First, every Media Studies course I offer at UVA is based on a foundation of validating and acknowledging student experiences with the media under study. What did you think of the film Freaks? How did playing the “Oil Springs” version of Catan challenge your expectations about what the game was about? How does the industrial perspective on media franchising around the Marvel Cinematic Universe connect with ideas you might have encountered in a different class? Whether the topic of the discussion is a popular streaming series, a lesser-known work of a particular film director, or an experimental role-playing game, student experiences and reactions are foregrounded in each class. We always spend time immersing ourselves in these media, but then I always want us to create room within the class discussion to share our firsthand experiences with these through seminar discussions and activities. Media studies always begins with thinking about our own tastes, interests, and challenges.

Next, it’s probably clear that simply acknowledging our engagement with media just cannot be enough — and so regular assignments are lined up to give each student the opportunity to critically reflect on the media under study. These are typically small, short written or video assignments in which students are tasked with describing what they have experienced, but then also stepping toward a critical perspective on them. How did David Lynch use sound to disorient the viewer in Twin Peaks: Fire Walk With Me? How does the board game Daybreak model a political argument within it? How did Art Spiegelman represent race and ethnicity in Maus? This often manifests as nudging students to thinking about the construction of the medium under study, while in games courses specifically this has leaned into the direction of even giving students the opportunity to think through small redesigns of the games they have been assigned.

Beyond engagement and critical reflection, I believe it is key that all Media Studies courses give students a firsthand experience with relevant media studies scholarship (not textbooks!). Periodically through the semester, students have the opportunity to build on their critical reflections into a longer-form and more formal written or video assignment that incorporates ideas drawn from primary sources in active media studies scholarship. The majority of the class readings in my courses are drawn from primary academic sources — journal articles, selections of scholarly books, etc. — and so engaged tudents learn to put their insights on media into conversation with ongoing scholarly ones. How does Barbara Klinger’s idea of “replay culture” with The Big Lebowski help to explain the cult trajectories of other films? How do you think Brenda Romero’s provocative game Train might challenge our notions of Huizinga’s “magic circle”? How do your experiences with Star Wars toys reflect what Jonathan Gray discusses as the narrative implications of “media paratexts”? Again, this is meant to empower you — to give you the opportunity to see your insights as speaking back to (and sometimes challenging!) the ideas presented by the media studies scholars we read.

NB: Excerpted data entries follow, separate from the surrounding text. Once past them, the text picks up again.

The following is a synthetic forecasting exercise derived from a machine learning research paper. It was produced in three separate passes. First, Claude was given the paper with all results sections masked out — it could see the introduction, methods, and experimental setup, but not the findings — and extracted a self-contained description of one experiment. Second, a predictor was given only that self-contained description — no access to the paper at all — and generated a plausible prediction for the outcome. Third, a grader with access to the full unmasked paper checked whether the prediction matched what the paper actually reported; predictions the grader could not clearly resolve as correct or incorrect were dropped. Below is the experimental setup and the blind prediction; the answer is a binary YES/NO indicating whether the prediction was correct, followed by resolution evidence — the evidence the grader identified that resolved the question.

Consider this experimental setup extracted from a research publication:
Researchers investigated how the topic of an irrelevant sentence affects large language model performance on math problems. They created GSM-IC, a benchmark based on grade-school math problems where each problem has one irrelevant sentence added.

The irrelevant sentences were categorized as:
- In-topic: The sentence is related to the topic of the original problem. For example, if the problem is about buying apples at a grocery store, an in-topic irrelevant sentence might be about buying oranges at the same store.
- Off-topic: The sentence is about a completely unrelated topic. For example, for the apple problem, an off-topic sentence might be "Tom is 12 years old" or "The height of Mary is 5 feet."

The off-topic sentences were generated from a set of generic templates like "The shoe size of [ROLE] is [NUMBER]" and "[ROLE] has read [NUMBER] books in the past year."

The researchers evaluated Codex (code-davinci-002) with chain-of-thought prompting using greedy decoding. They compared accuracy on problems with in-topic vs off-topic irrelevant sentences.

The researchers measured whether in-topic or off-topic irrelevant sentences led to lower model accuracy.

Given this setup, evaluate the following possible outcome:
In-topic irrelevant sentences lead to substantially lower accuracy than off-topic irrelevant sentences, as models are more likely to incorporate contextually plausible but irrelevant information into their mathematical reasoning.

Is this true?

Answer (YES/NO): YES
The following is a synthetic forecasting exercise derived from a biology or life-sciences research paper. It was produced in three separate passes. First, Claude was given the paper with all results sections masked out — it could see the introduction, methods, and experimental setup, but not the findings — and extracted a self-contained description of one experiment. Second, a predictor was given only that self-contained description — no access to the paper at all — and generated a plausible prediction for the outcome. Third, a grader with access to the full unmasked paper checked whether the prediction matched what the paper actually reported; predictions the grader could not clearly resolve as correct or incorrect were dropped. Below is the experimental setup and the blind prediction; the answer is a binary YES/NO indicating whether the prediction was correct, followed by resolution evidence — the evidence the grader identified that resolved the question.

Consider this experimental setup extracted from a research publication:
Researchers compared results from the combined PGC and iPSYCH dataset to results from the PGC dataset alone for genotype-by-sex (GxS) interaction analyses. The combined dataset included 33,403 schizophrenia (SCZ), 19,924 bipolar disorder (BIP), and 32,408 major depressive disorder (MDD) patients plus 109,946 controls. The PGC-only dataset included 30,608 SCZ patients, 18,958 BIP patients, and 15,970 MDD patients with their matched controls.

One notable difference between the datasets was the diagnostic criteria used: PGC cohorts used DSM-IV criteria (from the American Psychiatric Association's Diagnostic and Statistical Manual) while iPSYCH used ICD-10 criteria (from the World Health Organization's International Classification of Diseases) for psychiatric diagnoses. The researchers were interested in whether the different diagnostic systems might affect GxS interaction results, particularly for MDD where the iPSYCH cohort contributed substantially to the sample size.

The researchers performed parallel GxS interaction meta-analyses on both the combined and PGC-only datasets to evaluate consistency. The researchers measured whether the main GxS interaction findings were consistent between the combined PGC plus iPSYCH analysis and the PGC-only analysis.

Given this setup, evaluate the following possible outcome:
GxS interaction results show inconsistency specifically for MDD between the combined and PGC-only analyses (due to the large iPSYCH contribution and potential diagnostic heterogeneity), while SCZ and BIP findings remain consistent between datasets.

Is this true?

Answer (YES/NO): NO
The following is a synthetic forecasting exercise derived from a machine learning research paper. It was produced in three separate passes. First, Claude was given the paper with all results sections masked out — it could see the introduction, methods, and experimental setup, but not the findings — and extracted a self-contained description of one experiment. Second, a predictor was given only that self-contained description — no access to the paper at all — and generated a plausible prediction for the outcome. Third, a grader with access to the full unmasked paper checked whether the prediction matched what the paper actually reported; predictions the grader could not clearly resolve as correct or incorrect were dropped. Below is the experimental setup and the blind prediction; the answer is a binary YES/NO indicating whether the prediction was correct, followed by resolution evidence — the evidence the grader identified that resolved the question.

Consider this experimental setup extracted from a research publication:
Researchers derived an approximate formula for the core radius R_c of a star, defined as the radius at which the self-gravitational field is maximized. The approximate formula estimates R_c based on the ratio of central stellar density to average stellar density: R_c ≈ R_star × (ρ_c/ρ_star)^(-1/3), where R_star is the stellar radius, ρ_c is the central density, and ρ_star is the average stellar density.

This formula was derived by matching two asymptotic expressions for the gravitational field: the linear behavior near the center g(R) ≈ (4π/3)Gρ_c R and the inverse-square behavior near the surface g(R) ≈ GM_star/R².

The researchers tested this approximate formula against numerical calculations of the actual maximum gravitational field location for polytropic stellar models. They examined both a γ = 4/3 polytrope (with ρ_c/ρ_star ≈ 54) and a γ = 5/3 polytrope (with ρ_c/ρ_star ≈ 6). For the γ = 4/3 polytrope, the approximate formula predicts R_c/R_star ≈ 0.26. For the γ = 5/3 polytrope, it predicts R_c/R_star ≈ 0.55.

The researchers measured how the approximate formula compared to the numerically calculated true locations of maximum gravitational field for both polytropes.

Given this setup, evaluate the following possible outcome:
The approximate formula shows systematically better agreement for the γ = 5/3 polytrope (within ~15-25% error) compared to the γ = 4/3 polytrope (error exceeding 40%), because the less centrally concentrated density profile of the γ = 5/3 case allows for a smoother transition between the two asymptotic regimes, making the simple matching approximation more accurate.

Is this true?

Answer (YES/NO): NO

Finally, it is my firm belief that there is no meaningful learning in a Media Studies context without some kind of independent project, some kind of space for you to break away from what I’ve designed and find your own path. Why take a Media Studies course without digging deeply into something you’re interested in, something you care about? All students are strongly encouraged to pursue an independent project in each class — this varies quite a bit with the course topic, ranging from research papers to video essays critiquing a motif across films to designing a narrative-based game. In the past few years, I’ve seen an excellent video essay on the “smart girl” trope across decades of teen rebellion movies such as Heathers and Bottoms. I’ve seen research projects on the ways that the Avatar: The Last Airbender franchise has been adapted and readapted into live action form. I’ve seen detailed game prototypes ranging from escape rooms to fully fleshed-out tabletop role-playing games to playable book adaptations rendered entirely in text within Google Forms! What matters most is that you find a thing that you care about which is tied to the course topic, and then I can help you bring all of your work over the term to bear to making it something you can be proud of. Students are provided feedback on multiple steps of this, from initial pitch, to creating progress reports to share with the class, to receiving instructor and peer critique on drafts.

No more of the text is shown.